At the same time, the net force on the block can also be expressed as:

`\begin{aligned}F_{\text{net}} &= T_{\text{left}} - (\text{weight}) \\ &= T_{\text{left}} - m_{\text{b}}\, g \end{aligned}`, where

• 
  `g = 9.81\; {\rm N\cdot kg^(-1)}` by assumption, and
• 
  `T_{\text{left}}` is the tension the rope exerted on the block. This tension is equal to the tension on the left side of the pulley.

Rearrange and solve for
`T_{\text{left}}`:

`T_{\text{left}} - m_{\text{b}}\, g = F_{\text{net}} = m_{\text{b}}\, a`.

`\begin{aligned}T_{\text{left}} &= m_{\text{b}}\, a + m_{\text{b}}\, g \\ &= m_{\text{b}}\, (a + g) \\ &= 1.3\, (1.2 + 9.81)\; {\rm N} \\ &= 14.313\; {\rm N}\end{aligned}`.

Let
`r` denote the radius of the pulley. It is given that the diameter of the pulley is
`50\; {\rm cm}`. In standard units, the radius of the pulley would be
`r = 25\; {\rm cm} = 0.25\; {\rm m}`.

On the left side of the pulley, tension in the rope exerts a torque of
`\tau_{\text{left}} = T_{\text{left}}\, r` on the pulley:

`\begin{aligned}\tau_{\text{left}} &= T_{\text{left}}\, r \\ &= (14.313)\, (0.25)\; {\rm N\cdot m} \\ &= 3.57825\; {\rm N\cdot m} \end{aligned}`.

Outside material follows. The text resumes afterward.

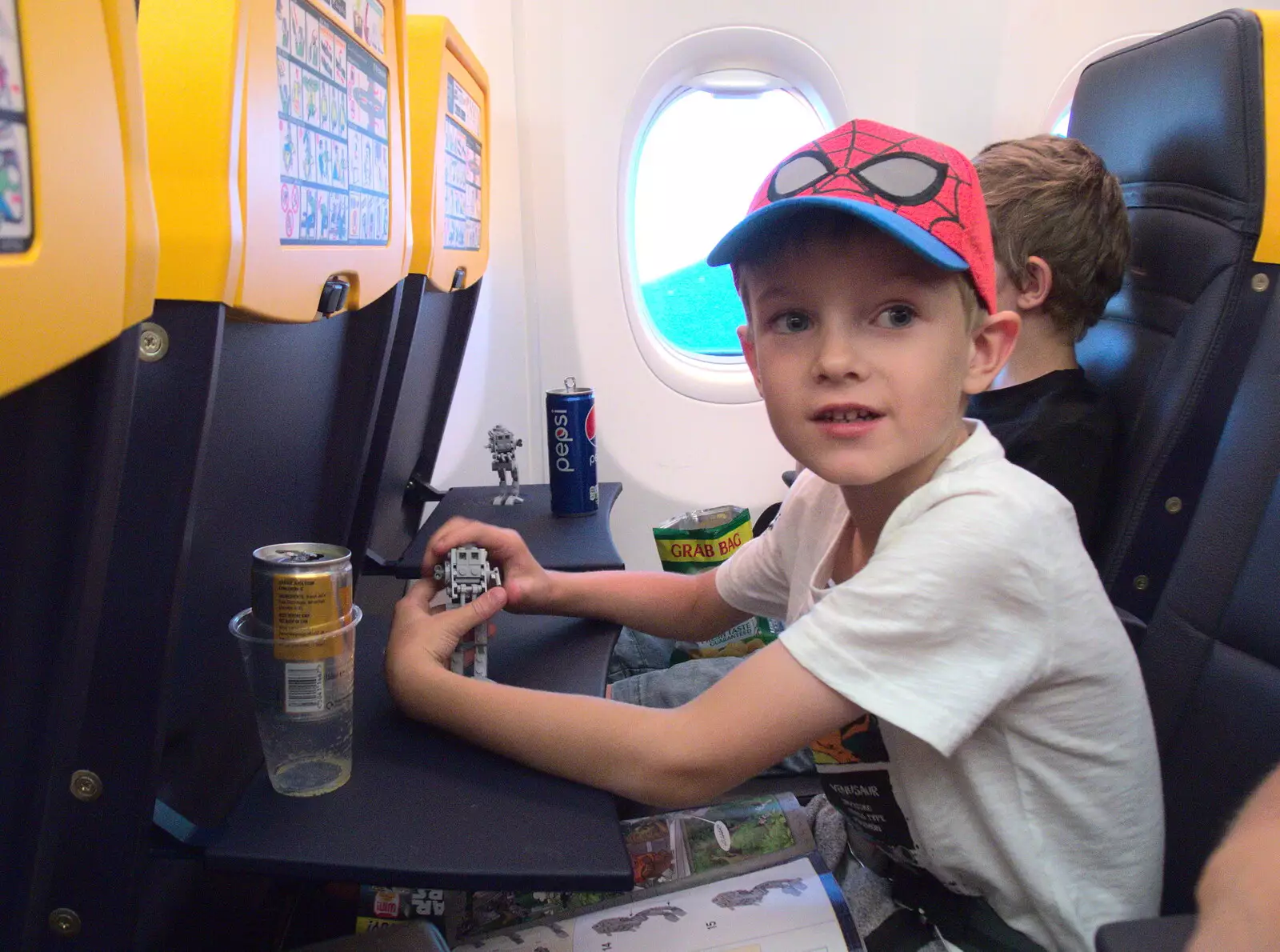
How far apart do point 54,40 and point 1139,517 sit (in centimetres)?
125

Under the assumptions, the moment of inertia
`I` of this cylindrical pulley would be:

`\begin{aligned} I &= (1)/(2)\, m\, r^(2) \end{aligned}`, where

• 
  `m = 2.0\; {\rm kg}` is the mass of the pulley, and
• 
  `r = 0.25\; {\rm m}` is the radius of the pulley.

`\begin{aligned} I &= (1)/(2)\, m\, r^(2) \\ &= (1)/(2)\, (2.0)\, (0.25)^(2)\; {\rm kg \cdot m^(2)} \\ &= 0.0625\; {\rm kg\cdot m^(2)} \end{aligned}`.

Since the rope doesn't slip on the pulley, linear acceleration of the pulley would be equal to that of the rope,
`a = 1.2\; {\rm m\cdot s^(-2)}`. Divide this linear acceleration by the radius of the pulley to find the angular acceleration
`\alpha` of the pulley:

`\begin{aligned}\alpha &= (a)/(r) \\ &= (1.2)/(0.25)\; {\rm s^(-2)} \\ &= 4.8\; {\rm s^(-2)}\end{aligned}`.

Multiply angular acceleration by the moment of inertia to find the net torque
`\tau_{\text{net}}` on the pulley cylinder:

`\begin{aligned}\tau_{\text{net}} &= I\, \alpha \\ &= (0.0625)\, (4.8)\; {\rm kg \cdot m^(2)\cdot s^(-2)}\\ &= 0.3\; {\rm kg \cdot m^(2) \cdot s^(-2)} \end{aligned}`.

Note that the net torque of the pulley
`\tau_{\text{net}}` is in the same direction as
`\tau_{\text{right}}`, but the opposite of
`\tau_{\text{left}}`. Hence:

`\begin{aligned}\tau_{\text{right}} &= \tau_{\text{net}} + \tau_{\text{left}} \\ &= 0.3\; {\rm N\cdot m} + 3.57825\; {\rm N\cdot m} \\ &= 3.87825\; {\rm N\cdot m}\end{aligned}`.

Divide the torque on the right
`\tau_{\text{right}}` by radius
`r` to find the tension in the string on the right
`T_{\text{right}}`:

`\begin{aligned}T_{\text{right}} &= \frac{\tau_{\text{right}}}{r} \\ &= (3.87825)/(0.25)\; {\rm N} \\ &= 15.513\; {\rm N}\end{aligned}`.